In approving the election, council members pointed out that the increase in bills would be nominal. Currently, property owners pay about $13.03 (a combination of the voter-approved $10 fee and inflationary increases).
Vice Mayor Greg Scharff praised the plan to split off the fees into maintenance and capital categories and called the committee's recommendations "thoughtful."
"This way we have a sustainable and clear process to fund things going into the future," he said.
Council members also lauded the philosophical shift on storm water. Mayor Pat Burt, who represents the city on the San Francisquito Creek Joint Powers Authority, noted that when a major storm happens, the runoff from the city's storm-drain system converges with water from local creeks near U.S. Highway 101. At a certain point, the level of water goes beyond what the gated system can accommodate, prompting water to back up onto streets.
"There is no solution other than having less storm water," Burt said.

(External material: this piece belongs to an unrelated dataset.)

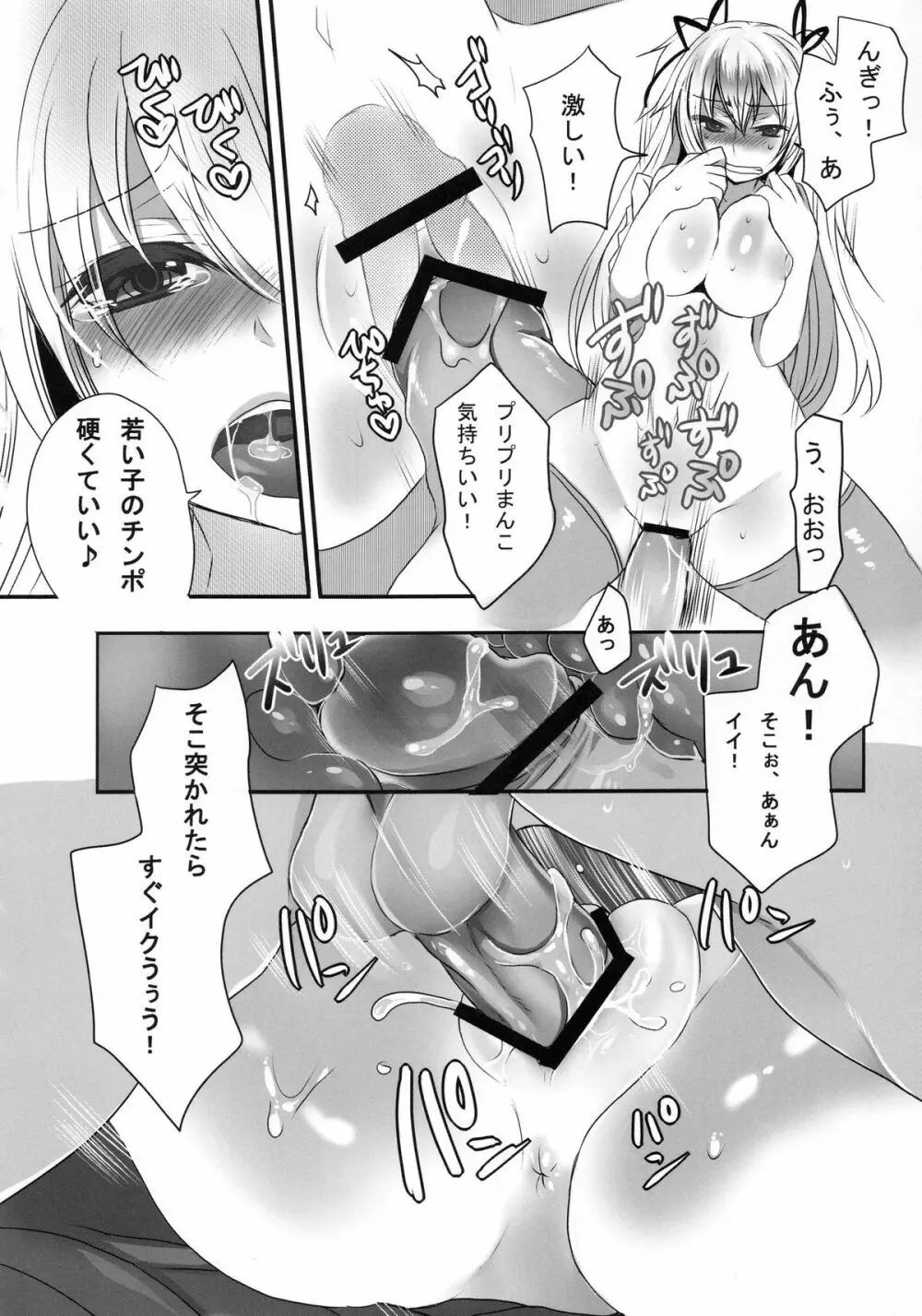 淫乱 お嬢様の秘密 20ページ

Burt lauded the shift from the old "hardscape" system in which storm water is piped away and discharged to the Bay to a new one in which the water is returned to the natural environment. He called this "a big transformation."

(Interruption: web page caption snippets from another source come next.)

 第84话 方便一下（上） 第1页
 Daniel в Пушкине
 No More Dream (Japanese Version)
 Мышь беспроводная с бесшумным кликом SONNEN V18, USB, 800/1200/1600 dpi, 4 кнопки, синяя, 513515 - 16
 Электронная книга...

"It's not just our storm water, it's about how it helps us complement our creek flood-control program and how it basically adds to a sustainable approach," he said.
The shift toward harvesting, rather than dumping, rain water has already started to take place. The most recent example is in the Southgate neighborhood, where the city has installed bioretention planters, which collect runoff from nearby paved areas and permeable crosswalks. The project, which was funded by the 2005 ballot measure, cost $2 million and was completed in 2014.
Other projects that fit under the umbrella of "green storm-water infrastructure" include rain gardens, tree wells and green roofs. The report from the Blue Ribbon Committee states that such infrastructure projects offer amenities "with many benefits beyond water-quality improvement and groundwater replenishment, including creation of attractive tree-lined streetscapes, wildlife habitat, reduction of heat island effect, bicycle and pedestrian accessibility and enhanced public health."
"There's a lot of ways that green infrastructure can be incorporated and we hope every time the city does an improvement project of some sort that they look for opportunities to incorporate it so it's part of the thought process for everything we're doing whenever possible," Elliott told the council.